Tailze Melo[1]
O pensamento, compreendido como modo de organizar as experiências do mundo, incorpora, por consequência, aspectos variados do cotidiano em que se encontram os sujeitos que vivenciam tais experiências. Portanto, podemos afirmar que, ao pensar, abrimos espaço para a manifestação da experiência que conforma o nosso olhar. Pensando, estamos, pois, conduzindo escolhas, recusas, emoções de toda ordem que singularizam e registram nosso estar no mundo.
O que é a experiência contemporânea? Como essa experiência se abre para a diversidade? Como podemos propor práticas político-pedagógicas em sintonia com questões que emergem de uma compreensão dos contornos do tempo presente? Em outras palavras, como deveria se comportar um sistema de educação diante do modus operandi contemporâneo?
Estamos nos referindo a uma realidade de experiências não lineares, multidisciplinares e conectadas, em que não cabem dicotomias e definições fechadas de gêneros. Nessa perspectiva, não parece fazer muito sentido uma escola pautada em um “modelo” de ensino organizado em disciplinas desconectadas, provas de memorização de conteúdo, modelo transmissivo unilateral professor/aluno. Isso porque esse sistema de educação dissemina uma forma de pensamento (linear, repetitivo, segmentado e previsível) que não dialoga com a realidade fluida (para usar a conhecida metáfora de Zygmunt Bauman) em que se encontra o aluno hoje.
As consequências dessa discrepância entre escola e vida passa pelo desinteresse do aluno em estar no espaço da sala de aula, mas também por questões mais ideológicas como a conformação de um modo de pensar que não se abre para o desafio da diversidade, uma vez que é no estímulo a um pensamento plural que isso se daria.
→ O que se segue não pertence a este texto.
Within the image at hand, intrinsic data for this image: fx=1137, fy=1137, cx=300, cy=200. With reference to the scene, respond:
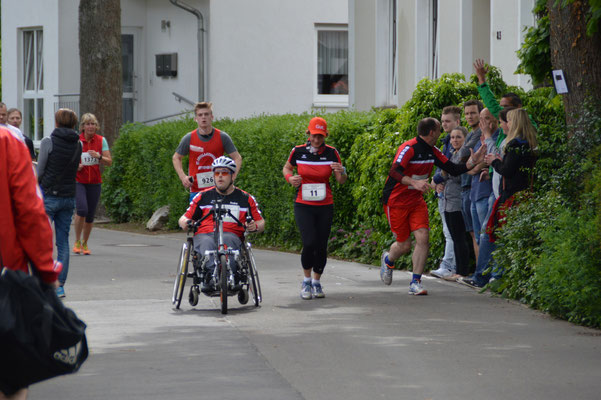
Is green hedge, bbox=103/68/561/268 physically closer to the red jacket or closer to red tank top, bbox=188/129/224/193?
red tank top, bbox=188/129/224/193

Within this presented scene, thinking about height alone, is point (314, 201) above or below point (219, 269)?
above

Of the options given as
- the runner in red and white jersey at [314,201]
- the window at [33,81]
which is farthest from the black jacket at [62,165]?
the window at [33,81]

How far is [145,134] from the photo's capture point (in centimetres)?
2283

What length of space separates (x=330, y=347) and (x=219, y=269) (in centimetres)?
202

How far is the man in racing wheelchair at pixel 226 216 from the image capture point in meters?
10.6

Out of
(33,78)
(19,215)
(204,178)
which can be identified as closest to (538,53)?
(204,178)

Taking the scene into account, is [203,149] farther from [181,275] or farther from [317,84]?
[317,84]

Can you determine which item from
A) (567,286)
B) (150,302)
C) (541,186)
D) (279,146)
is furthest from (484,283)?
(279,146)

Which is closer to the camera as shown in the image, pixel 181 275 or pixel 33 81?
pixel 181 275

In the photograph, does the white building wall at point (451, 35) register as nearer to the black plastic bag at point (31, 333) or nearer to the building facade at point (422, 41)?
the building facade at point (422, 41)

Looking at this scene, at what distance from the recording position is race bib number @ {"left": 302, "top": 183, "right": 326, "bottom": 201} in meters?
11.4

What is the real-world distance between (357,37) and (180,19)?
923cm

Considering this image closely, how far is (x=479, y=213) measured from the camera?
12.2m

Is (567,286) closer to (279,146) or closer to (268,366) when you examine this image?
(268,366)
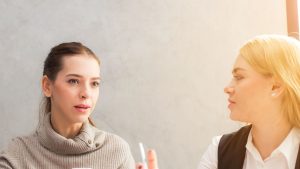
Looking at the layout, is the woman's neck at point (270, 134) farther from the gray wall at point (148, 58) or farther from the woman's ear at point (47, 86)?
the woman's ear at point (47, 86)

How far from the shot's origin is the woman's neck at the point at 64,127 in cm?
154

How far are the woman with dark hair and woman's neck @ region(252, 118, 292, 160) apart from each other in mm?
507

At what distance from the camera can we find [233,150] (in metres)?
1.47

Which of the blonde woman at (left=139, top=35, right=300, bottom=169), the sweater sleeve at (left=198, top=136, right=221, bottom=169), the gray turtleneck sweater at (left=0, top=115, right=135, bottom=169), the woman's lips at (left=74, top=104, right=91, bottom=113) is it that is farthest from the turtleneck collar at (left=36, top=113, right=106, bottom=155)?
the blonde woman at (left=139, top=35, right=300, bottom=169)

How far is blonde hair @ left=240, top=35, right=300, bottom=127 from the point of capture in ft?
4.41

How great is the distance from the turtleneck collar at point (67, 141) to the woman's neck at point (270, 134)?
0.58m

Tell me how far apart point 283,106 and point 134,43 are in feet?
2.72

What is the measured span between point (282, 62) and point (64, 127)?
80cm

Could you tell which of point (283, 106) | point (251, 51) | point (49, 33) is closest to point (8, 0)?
point (49, 33)

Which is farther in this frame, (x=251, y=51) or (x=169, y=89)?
(x=169, y=89)

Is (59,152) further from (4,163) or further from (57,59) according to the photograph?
(57,59)

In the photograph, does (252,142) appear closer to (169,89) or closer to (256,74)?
(256,74)

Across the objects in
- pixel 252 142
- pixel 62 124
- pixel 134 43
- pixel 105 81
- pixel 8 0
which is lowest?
pixel 252 142

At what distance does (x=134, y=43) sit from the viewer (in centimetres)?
198
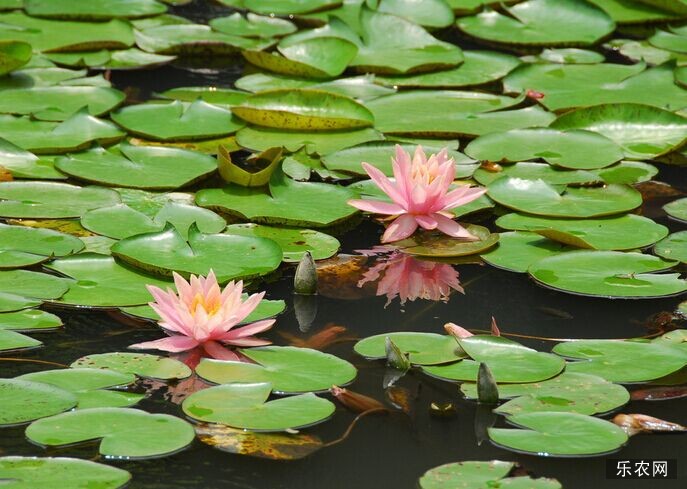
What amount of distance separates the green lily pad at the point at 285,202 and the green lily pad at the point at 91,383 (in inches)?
40.4

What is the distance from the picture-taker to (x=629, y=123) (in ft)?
14.1

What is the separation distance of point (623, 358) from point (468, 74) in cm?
239

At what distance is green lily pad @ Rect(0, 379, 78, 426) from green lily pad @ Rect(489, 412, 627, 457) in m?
0.93

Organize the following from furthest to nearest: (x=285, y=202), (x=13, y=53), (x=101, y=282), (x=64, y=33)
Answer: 1. (x=64, y=33)
2. (x=13, y=53)
3. (x=285, y=202)
4. (x=101, y=282)

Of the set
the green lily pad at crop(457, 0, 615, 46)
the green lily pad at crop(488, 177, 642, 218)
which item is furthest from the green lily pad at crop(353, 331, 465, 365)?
the green lily pad at crop(457, 0, 615, 46)

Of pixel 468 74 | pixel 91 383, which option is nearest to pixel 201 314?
pixel 91 383

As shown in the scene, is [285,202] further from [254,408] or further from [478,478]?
[478,478]

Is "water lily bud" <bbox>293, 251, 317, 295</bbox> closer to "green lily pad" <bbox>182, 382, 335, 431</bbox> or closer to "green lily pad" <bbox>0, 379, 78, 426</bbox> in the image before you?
"green lily pad" <bbox>182, 382, 335, 431</bbox>

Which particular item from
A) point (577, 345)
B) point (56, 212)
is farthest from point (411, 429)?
point (56, 212)

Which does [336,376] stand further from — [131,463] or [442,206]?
[442,206]

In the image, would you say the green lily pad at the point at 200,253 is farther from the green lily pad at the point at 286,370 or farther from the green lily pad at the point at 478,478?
the green lily pad at the point at 478,478

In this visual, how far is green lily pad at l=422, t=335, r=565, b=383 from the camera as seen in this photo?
263cm

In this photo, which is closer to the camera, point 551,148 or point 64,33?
point 551,148

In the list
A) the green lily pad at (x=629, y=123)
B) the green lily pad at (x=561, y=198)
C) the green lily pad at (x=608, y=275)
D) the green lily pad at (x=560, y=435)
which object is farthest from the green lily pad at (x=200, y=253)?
the green lily pad at (x=629, y=123)
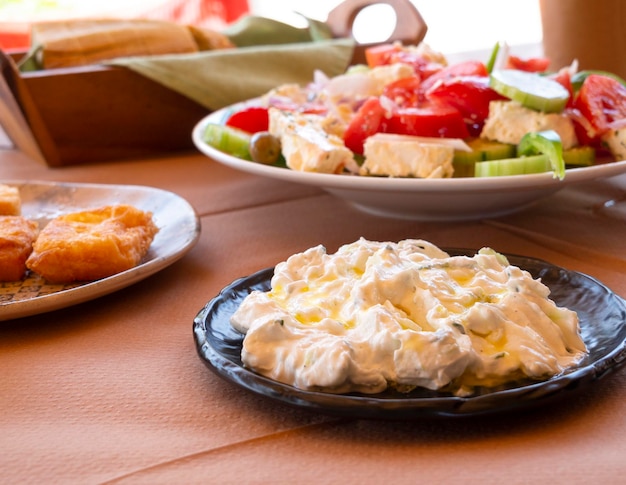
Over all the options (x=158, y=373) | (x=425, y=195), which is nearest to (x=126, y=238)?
(x=158, y=373)

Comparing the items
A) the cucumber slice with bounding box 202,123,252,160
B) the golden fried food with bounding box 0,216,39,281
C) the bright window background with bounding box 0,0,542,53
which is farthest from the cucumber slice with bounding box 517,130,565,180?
the bright window background with bounding box 0,0,542,53

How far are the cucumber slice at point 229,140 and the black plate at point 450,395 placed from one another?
555mm

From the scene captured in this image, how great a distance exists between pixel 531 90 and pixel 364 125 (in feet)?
0.89

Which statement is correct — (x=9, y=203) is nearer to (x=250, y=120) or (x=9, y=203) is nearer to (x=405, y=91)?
(x=250, y=120)

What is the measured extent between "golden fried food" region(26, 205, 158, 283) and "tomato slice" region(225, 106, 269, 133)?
44 centimetres

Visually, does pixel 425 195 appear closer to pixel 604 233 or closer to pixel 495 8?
pixel 604 233

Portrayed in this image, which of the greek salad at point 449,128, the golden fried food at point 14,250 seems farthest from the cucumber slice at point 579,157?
the golden fried food at point 14,250

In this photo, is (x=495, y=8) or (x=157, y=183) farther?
(x=495, y=8)

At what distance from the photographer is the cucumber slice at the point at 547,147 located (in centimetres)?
114

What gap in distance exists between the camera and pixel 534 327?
0.76 m

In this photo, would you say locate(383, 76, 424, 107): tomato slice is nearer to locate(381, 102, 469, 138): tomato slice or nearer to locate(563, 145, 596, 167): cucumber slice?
locate(381, 102, 469, 138): tomato slice

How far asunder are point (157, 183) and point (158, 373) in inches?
38.3

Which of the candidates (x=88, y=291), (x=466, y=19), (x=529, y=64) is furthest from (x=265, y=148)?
(x=466, y=19)

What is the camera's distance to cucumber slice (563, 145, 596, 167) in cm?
127
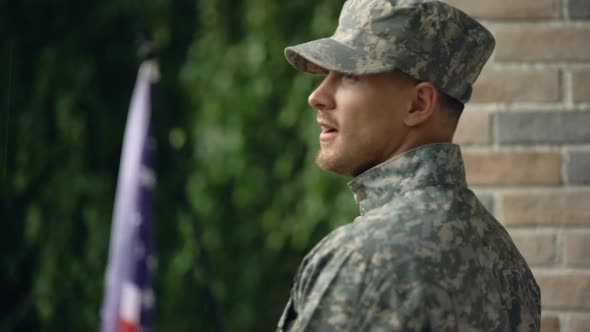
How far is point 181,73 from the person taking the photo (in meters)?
5.53

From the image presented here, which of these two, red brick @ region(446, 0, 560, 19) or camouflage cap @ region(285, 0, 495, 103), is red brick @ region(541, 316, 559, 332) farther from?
camouflage cap @ region(285, 0, 495, 103)

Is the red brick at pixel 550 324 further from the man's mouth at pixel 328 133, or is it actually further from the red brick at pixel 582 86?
the man's mouth at pixel 328 133

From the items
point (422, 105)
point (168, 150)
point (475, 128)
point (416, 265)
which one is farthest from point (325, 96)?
point (168, 150)

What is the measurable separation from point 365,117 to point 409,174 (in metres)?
0.13

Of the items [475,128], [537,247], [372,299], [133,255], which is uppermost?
[475,128]

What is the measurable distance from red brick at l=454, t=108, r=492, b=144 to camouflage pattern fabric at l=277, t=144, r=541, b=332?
0.76 meters

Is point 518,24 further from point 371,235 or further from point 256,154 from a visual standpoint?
point 256,154

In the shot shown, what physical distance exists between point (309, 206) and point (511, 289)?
10.5 feet

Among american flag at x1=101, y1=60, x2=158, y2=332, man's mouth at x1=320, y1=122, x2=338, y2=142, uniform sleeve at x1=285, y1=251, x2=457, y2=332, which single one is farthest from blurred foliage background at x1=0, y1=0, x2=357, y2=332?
uniform sleeve at x1=285, y1=251, x2=457, y2=332

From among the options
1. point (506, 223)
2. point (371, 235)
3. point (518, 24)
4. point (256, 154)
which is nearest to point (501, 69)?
point (518, 24)

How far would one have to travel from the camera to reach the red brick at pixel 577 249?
2.55m

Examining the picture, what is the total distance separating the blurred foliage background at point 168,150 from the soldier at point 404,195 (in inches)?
130

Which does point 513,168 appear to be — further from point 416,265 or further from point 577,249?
point 416,265

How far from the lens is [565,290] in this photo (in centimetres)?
256
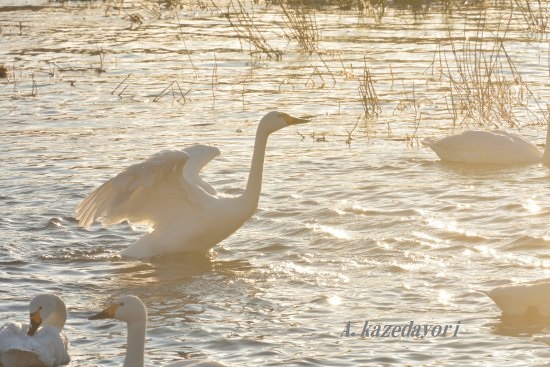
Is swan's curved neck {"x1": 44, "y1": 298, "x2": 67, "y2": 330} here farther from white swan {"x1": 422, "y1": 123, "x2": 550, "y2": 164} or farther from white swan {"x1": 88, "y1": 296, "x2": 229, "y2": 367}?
white swan {"x1": 422, "y1": 123, "x2": 550, "y2": 164}

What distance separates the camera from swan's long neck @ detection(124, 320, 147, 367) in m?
7.34

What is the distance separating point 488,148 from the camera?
13906mm

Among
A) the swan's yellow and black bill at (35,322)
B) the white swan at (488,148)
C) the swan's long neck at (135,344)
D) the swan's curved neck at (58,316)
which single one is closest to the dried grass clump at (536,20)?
the white swan at (488,148)

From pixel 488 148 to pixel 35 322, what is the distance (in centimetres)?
689

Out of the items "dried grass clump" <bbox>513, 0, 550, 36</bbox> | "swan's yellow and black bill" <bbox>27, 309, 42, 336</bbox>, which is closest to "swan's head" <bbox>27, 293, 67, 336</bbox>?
"swan's yellow and black bill" <bbox>27, 309, 42, 336</bbox>

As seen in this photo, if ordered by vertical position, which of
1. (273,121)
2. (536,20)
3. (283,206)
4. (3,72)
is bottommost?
(283,206)

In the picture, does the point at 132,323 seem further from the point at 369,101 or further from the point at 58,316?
the point at 369,101

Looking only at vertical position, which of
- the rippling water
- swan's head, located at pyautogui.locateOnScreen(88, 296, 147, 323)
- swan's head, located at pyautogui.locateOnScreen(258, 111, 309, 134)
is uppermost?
swan's head, located at pyautogui.locateOnScreen(258, 111, 309, 134)

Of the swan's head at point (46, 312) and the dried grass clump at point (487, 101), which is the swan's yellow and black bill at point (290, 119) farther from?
the dried grass clump at point (487, 101)

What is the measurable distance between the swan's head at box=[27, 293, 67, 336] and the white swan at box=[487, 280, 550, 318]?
2.91 m

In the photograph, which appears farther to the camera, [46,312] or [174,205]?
[174,205]

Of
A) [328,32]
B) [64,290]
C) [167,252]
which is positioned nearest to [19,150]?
[167,252]

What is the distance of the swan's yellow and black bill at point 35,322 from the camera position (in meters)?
8.35

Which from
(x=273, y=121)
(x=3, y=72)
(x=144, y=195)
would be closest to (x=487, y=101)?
(x=273, y=121)
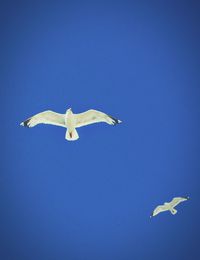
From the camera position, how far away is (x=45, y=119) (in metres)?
8.67

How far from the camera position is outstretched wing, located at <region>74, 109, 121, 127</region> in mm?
8477

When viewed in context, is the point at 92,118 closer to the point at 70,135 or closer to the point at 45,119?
the point at 70,135

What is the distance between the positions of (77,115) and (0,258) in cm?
1298

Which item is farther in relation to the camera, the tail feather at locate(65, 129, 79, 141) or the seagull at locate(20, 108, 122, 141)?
the tail feather at locate(65, 129, 79, 141)

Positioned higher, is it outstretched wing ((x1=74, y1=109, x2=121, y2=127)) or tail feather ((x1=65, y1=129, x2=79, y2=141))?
outstretched wing ((x1=74, y1=109, x2=121, y2=127))

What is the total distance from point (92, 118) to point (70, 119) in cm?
51

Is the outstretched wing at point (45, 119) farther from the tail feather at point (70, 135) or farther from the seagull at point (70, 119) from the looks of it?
the tail feather at point (70, 135)

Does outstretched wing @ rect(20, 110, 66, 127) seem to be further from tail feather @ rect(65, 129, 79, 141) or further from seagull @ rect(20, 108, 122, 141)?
tail feather @ rect(65, 129, 79, 141)

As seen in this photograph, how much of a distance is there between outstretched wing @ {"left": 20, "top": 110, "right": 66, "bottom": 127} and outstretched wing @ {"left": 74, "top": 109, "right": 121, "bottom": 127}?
374 millimetres

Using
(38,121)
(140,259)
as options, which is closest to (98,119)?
(38,121)

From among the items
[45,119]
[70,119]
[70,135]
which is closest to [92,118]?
[70,119]

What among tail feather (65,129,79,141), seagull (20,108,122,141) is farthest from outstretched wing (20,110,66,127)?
tail feather (65,129,79,141)

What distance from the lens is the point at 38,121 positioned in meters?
8.63

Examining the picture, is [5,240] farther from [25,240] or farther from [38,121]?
[38,121]
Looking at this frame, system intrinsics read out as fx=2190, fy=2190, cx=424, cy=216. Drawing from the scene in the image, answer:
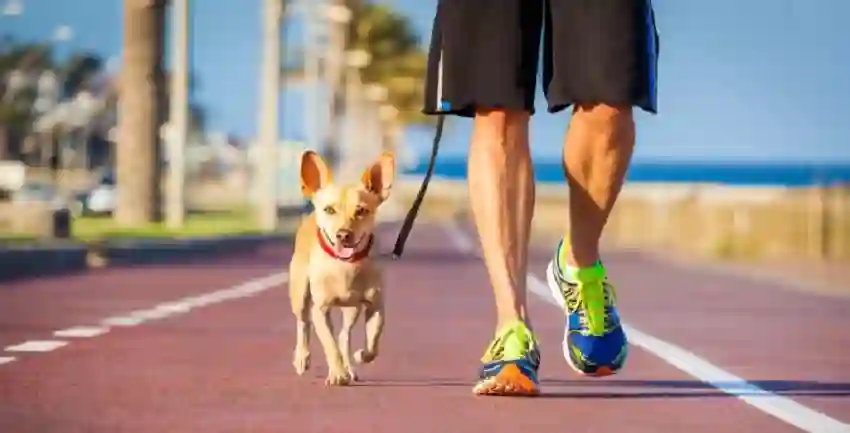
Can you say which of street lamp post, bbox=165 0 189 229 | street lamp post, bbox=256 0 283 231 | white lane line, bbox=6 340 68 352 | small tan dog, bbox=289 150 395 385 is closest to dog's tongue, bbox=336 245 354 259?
small tan dog, bbox=289 150 395 385

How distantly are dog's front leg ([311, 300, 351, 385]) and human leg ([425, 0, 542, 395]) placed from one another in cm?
90

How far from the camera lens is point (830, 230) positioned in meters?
40.9

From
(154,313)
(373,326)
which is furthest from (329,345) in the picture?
(154,313)

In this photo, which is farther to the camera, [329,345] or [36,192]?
[36,192]

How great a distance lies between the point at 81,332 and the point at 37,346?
1414 millimetres

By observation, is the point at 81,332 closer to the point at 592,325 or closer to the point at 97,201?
the point at 592,325

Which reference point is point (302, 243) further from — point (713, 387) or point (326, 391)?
point (713, 387)

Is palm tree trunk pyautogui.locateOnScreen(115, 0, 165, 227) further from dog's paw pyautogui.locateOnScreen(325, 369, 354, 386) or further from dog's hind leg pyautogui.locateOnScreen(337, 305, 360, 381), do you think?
dog's paw pyautogui.locateOnScreen(325, 369, 354, 386)

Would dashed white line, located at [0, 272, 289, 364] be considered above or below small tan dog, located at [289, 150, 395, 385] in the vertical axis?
below

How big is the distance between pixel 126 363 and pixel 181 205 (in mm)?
40670

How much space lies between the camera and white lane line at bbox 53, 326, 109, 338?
12125 millimetres

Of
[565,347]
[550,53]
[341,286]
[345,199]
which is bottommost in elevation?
[565,347]

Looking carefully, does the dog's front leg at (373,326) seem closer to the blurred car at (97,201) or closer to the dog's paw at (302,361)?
the dog's paw at (302,361)

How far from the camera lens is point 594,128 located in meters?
7.71
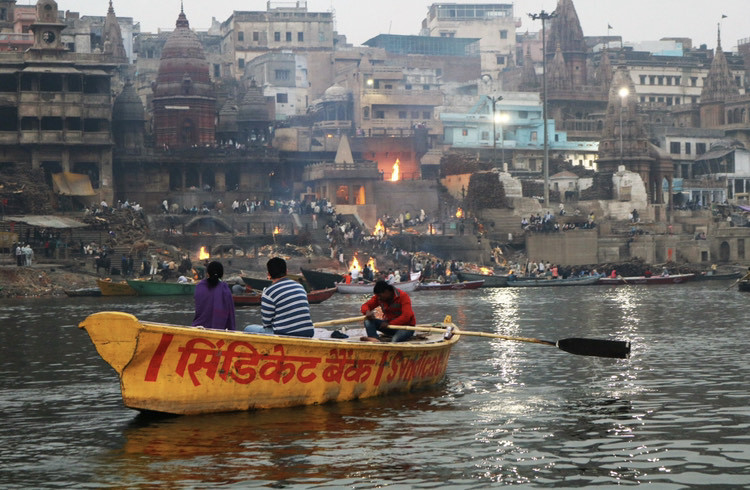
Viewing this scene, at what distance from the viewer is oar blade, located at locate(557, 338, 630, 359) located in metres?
18.3

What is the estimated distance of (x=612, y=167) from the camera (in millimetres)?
85000

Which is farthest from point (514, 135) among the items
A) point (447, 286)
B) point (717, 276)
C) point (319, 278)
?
point (319, 278)

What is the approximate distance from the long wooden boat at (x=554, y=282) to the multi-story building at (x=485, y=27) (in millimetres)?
65996

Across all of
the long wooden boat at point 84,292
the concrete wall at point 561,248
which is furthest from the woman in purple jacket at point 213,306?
the concrete wall at point 561,248

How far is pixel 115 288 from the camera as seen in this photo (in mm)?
48812

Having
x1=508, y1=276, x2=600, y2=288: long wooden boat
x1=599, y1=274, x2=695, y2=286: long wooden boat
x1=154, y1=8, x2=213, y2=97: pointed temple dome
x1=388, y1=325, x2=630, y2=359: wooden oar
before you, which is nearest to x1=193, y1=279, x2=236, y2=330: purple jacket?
x1=388, y1=325, x2=630, y2=359: wooden oar

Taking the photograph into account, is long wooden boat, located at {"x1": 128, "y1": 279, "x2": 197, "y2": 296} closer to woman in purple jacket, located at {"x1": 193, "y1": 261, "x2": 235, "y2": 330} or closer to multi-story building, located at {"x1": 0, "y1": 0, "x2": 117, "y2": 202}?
multi-story building, located at {"x1": 0, "y1": 0, "x2": 117, "y2": 202}

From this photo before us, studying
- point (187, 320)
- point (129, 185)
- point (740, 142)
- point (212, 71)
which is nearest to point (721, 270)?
point (740, 142)

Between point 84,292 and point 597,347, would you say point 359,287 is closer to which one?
point 84,292

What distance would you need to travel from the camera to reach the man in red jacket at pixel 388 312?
17.7 metres

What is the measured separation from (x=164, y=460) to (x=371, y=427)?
303 cm

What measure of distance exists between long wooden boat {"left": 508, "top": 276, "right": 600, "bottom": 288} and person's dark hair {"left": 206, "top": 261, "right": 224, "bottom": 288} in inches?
1739

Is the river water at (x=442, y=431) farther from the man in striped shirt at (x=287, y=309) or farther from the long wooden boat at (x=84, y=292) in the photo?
the long wooden boat at (x=84, y=292)

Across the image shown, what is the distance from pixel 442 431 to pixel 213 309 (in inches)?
140
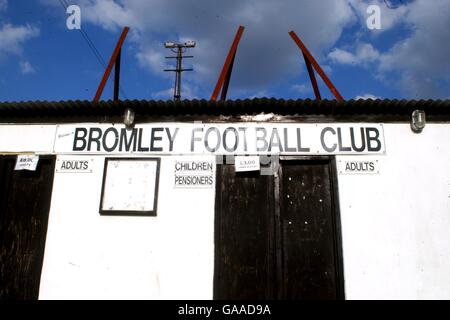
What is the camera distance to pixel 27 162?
226 inches

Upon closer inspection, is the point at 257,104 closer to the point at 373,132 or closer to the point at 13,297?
the point at 373,132

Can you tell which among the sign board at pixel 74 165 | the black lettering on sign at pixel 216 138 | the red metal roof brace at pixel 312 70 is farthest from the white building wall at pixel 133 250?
the red metal roof brace at pixel 312 70

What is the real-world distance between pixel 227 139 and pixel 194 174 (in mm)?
821

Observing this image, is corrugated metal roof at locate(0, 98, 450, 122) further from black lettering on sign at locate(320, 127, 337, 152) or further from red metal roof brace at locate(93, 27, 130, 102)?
red metal roof brace at locate(93, 27, 130, 102)

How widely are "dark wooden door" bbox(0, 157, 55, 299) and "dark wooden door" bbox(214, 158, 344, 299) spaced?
9.60 feet

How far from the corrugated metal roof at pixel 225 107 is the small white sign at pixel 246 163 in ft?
2.66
Quando olhamos para o sistema de educação praticado em grande parte das escolas e das universidades, constatamos que ainda persiste uma tendência para a segmentação no pensar. Tal postura seria oposta a uma proposta aberta ao pensamento complexo tomado, em nossa abordagem, como espaço relacional e em permanente devir. Para Edgar Morin (1996, p.274), o conceito de rede pode ser compreendido como cerne para o pensamento complexo: “Pode-se dizer que há complexidade onde quer que se produza um emaranhado de ações, de interações, de retroações.” Por sua vez, associar a rede a um modo de pensamento, nos leva a um ambiente em que nexos e relações se opõem a segmentações. Estamos, pois, em plena tentativa de lidar com a complexidade, ou seja, de se a ver com o que é sistêmico.
Para Morin, a tendência para segmentação leva ao que o autor denomina de “pensamento simplificante” oposto, por sua vez, ao “pensamento complexo”. Ao pensamento simplificante cabem segmentações, disjunções e certezas, ao passo que, para o pensamento complexo, é fulcral estabelecer conexões entre diferentes coisas e, sobretudo, pensar com a incerteza. A esse respeito, enfatiza Morin:
Concluo dizendo que o pensamento complexo não é o pensamento onisciente. Pelo contrário, é o pensamento que sabe que sempre é local, situado em um tempo e em um momento. O pensamento complexo não é o pensamento completo; pelo contrário, sabe de antemão que sempre há incerteza. Por isso mesmo escapa do dogmatismo arrogante que reina nos pensamentos não-complexos. Mas o pensamento complexo não cai num ceticismo resignado porque, operando uma ruptura total com o dogmatismo da certeza, se lança valorosamente à aventura incerta do pensamento, se une assim à aventura incerta da humanidade desde seu nascimento (MORIN,1996, p.285).
No entanto, enfatiza Morin, lidar com a complexidade é um desafio. Isso porque estamos imersos em um velho paradigma ancorado no pensar que opera pela lógica disjuntiva, como, por exemplo, ainda ocorre com a separação disciplinar na escola e na universidade: “Vivemos nessa disjunção que nos impõe sempre uma visão mutilada.” Para o autor, é preciso desenvolver um pensamento capaz de lançar um olhar complexo para todos os aspectos da vida compreendida como uma organização sistêmica, dotada de mobilidade permanente.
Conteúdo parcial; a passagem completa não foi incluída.